▶ **Task to carry out**
Find the line that contains "Of the list". Output it and every line after it to the end of the records, exactly as they appear.

▶ **Data provided**

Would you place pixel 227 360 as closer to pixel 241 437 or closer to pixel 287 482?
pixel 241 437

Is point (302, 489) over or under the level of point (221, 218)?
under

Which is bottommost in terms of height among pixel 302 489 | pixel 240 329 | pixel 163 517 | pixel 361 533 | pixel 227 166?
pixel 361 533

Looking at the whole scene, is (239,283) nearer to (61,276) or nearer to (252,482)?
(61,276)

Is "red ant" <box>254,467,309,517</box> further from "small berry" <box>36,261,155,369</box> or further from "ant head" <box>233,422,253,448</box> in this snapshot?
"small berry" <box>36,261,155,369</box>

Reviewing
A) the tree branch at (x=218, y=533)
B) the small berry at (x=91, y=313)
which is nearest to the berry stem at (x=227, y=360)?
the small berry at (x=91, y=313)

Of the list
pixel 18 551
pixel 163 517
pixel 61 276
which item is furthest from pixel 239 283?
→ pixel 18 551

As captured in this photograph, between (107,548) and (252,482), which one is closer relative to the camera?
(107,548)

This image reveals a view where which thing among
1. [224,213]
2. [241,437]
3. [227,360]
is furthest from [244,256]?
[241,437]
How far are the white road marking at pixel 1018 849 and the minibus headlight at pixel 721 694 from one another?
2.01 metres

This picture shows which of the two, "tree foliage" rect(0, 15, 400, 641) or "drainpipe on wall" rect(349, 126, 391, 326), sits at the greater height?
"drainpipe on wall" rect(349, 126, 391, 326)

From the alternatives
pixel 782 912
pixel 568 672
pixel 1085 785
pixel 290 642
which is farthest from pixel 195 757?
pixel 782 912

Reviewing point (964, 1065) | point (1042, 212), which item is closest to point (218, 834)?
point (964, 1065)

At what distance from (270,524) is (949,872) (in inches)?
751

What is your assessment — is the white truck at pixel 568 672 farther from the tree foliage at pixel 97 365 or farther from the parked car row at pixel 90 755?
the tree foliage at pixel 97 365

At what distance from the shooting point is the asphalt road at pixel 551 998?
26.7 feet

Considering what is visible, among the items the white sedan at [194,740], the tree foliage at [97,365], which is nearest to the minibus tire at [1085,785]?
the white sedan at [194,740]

▶ **Solution for this exercise**
Of the list
pixel 18 551
pixel 163 517
pixel 61 276
which item is furthest from pixel 239 283?
→ pixel 18 551

As captured in this photograph, between (107,548) and (252,482), which one is closer relative to the camera?
(107,548)

This image reveals a view where which thing among
1. [224,213]
2. [241,437]
3. [227,360]
is furthest from [244,256]?
[241,437]
How far are the white road marking at pixel 1018 849 and the minibus headlight at pixel 721 694 from one another?
2.01 metres

This picture shows which of the two, "tree foliage" rect(0, 15, 400, 641) or "drainpipe on wall" rect(349, 126, 391, 326), sits at the greater height?
"drainpipe on wall" rect(349, 126, 391, 326)

From the alternatives
pixel 782 912
pixel 568 672
pixel 1085 785
pixel 290 642
which is farthest from pixel 195 757?
pixel 782 912

Reviewing point (964, 1065) | point (1042, 212), which item is closest to point (218, 834)?
point (964, 1065)

At what distance from (270,524) is (949,872) (in inches)?
751

What is your assessment — is the white truck at pixel 568 672 farther from the tree foliage at pixel 97 365 or farther from the parked car row at pixel 90 755?
the tree foliage at pixel 97 365

At what distance from the shooting point is the asphalt road at pixel 551 998?
26.7 feet

Considering what is visible, among the items the white sedan at [194,740], the tree foliage at [97,365], which is nearest to the minibus tire at [1085,785]?
the white sedan at [194,740]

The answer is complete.